==== TEXTO FORNECIDO

Eu não quero chegar a velha

Não quero porque, da maneira que eu sou, ninguém vai estar para me aturar e se não forem os amigos e familiares, ninguém ampara os idosos neste país.

Os Bombeiros e as Juntas de Freguesia fazem o que podem. Falo porque já vi. Já vi senhoras e senhores a serem levados ao hospital em macas, ou a cambalear, porque a idade pesa e não se conseguem deslocar sozinhos nem sequer para receberem os cuidados médicos que a débil saúde impõe. Falo porque vou tendo conhecimento de iniciativas de Juntas que comparticipam o pagamento de medicamentos, parcial ou totalmente, que levam refeições solidárias a casa, que organizam convívios, que deslocam os idosos aos correios, à farmácia, ao supermercado, muitas vezes a largos quilómetros do local onde vivem. E se está mau no litoral, pior no interior, esse pedaço do país que é continuamente relevado para 2º plano, desertificado à custa de medidas económicas que fazem contas a pessoas como se estas fossem números.

========
==== CONJUNTO DE DADOS

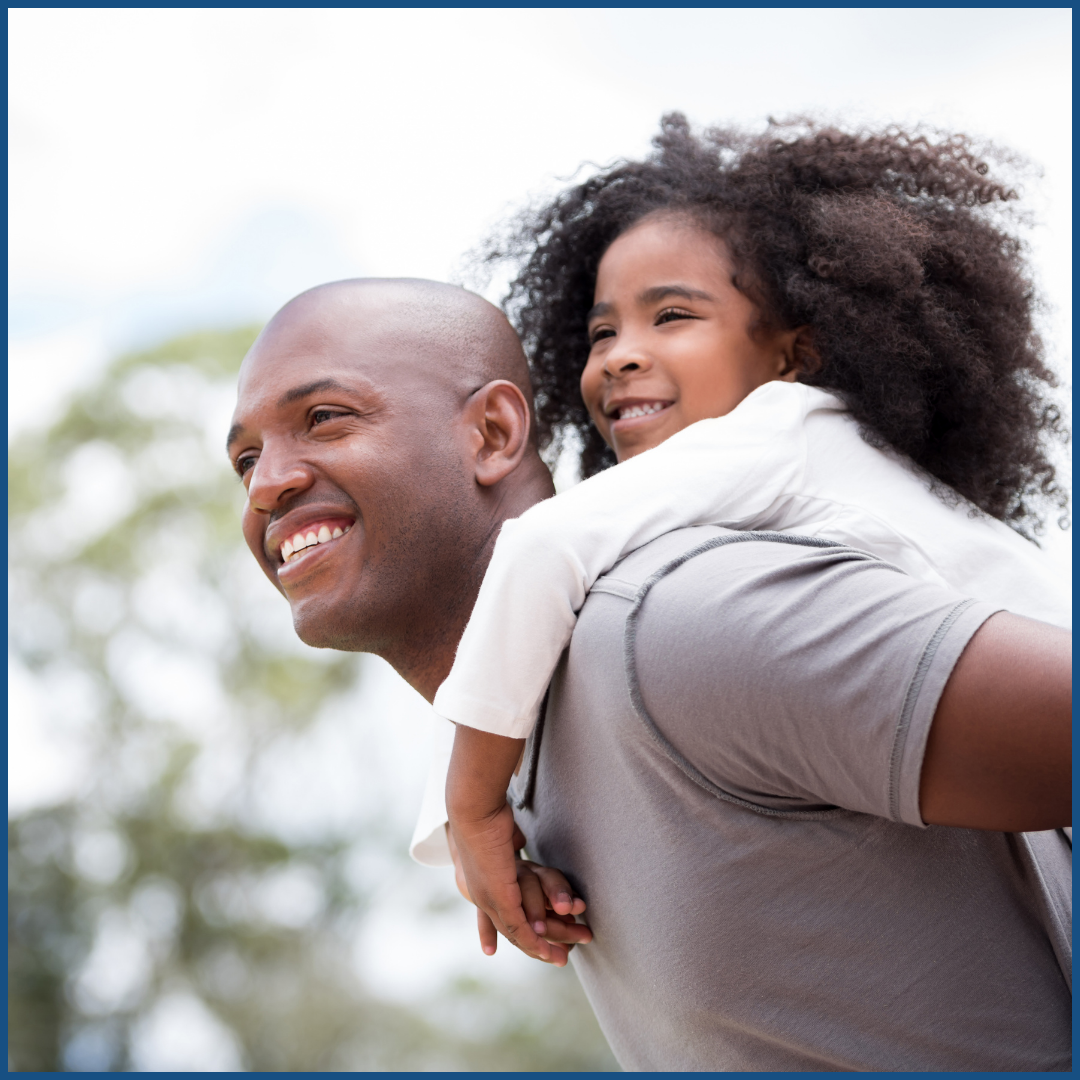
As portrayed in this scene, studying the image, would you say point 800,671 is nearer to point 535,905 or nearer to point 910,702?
point 910,702

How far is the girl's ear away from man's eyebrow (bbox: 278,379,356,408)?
88 cm

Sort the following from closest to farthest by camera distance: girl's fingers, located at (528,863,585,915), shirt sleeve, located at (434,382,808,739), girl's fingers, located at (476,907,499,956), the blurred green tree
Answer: shirt sleeve, located at (434,382,808,739)
girl's fingers, located at (528,863,585,915)
girl's fingers, located at (476,907,499,956)
the blurred green tree

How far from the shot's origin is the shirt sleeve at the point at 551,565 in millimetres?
1626

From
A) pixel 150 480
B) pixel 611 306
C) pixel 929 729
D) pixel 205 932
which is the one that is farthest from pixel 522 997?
pixel 929 729

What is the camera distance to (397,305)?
2334 millimetres

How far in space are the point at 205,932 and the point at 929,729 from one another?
13.0 meters

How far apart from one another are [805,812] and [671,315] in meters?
1.22

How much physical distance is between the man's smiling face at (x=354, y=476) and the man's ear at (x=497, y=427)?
4cm

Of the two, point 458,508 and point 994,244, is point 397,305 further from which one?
point 994,244

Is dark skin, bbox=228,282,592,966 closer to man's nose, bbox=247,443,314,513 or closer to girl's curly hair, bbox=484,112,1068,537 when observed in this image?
man's nose, bbox=247,443,314,513

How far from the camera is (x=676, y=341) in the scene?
236cm

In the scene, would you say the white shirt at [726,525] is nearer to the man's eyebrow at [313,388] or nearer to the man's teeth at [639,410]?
the man's teeth at [639,410]

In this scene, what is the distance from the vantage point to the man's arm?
1233mm

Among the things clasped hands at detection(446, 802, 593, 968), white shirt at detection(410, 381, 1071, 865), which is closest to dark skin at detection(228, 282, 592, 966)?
clasped hands at detection(446, 802, 593, 968)
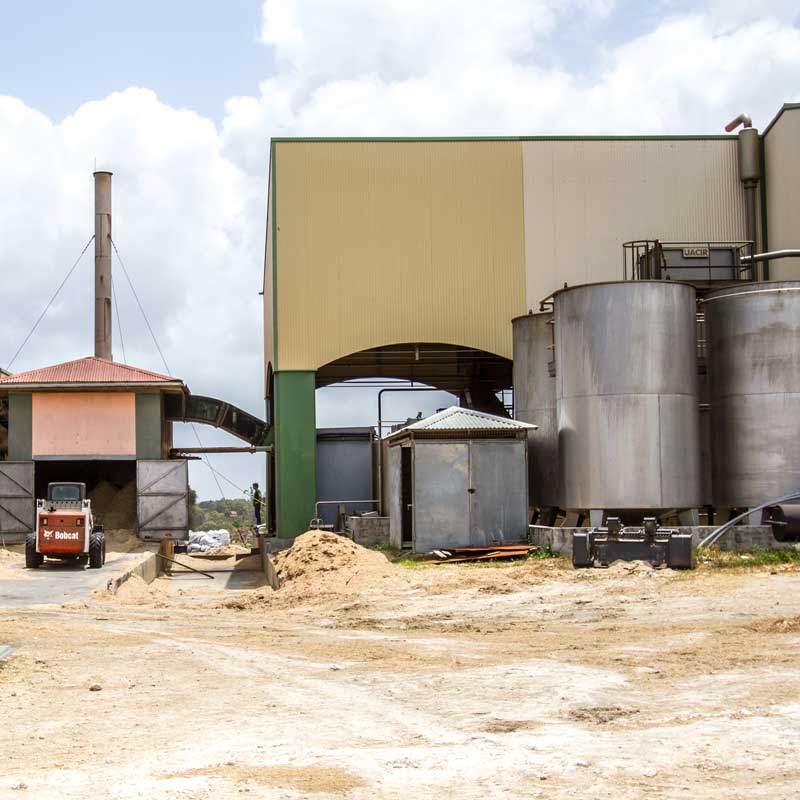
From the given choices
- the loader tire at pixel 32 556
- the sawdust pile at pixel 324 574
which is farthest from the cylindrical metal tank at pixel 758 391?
the loader tire at pixel 32 556

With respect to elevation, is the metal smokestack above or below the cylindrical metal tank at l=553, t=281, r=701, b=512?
above

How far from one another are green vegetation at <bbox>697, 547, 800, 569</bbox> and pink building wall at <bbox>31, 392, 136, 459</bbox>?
21.7 metres

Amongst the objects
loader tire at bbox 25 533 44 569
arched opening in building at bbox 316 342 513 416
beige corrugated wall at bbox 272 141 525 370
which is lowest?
loader tire at bbox 25 533 44 569

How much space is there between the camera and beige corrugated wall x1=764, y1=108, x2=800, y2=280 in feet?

========

**LISTA DE ATIVIDADES**
1. Segundo o texto sobre os idosos, que entidades fazem o que podem?
2. Prossiga o texto sobre os idosos a partir da última frase apresentada.
A listagem não é necessária para a realização destas tarefas.

**RESPOSTAS DO EXERCÍCIO**
1. Os Bombeiros e as Juntas de Freguesia.

2.
Eu não quero chegar a velha porque o meu país não quer que eu chegue a velha. Chegar a velho implica custos, custos que os velhos de agora pagaram enquanto novos mas dos quais se esqueceram de pedir factura e que caem agora no esquecimento. Os anos de uma vida de sacrifício e de trabalho não contam para os cofres portugueses. Os velhos são um empecilho e nem a sabedoria adquirida à custa de rugas, próteses e cabelos brancos lhes dá credibilidade para serem tratados como gente.

Eu não quero chegar a velha porque os direitos que edificaram a Constituição do país onde vivo não são respeitados. Porque não existe Estado Social. Porque os bens essenciais não são assegurados. Nem água, nem electricidade, nem serviços, nem alimento, nem um tecto sobre a cabeça. Nem calor humano, nem qualidade de vida.

Eu não quero chegar a velha porque mais vale morrer que viver na penúria de um dia-a-dia que os meus governantes me querem tirar, a todo o custo, porque o meu envelhecimento não será nada mais que uma percentagem de uma taxa que não convém mostrar ao mundo.

Eu não quero chegar a velha. Porque este país, que não é para novos, também não é para velhos. Este país não é para ninguém.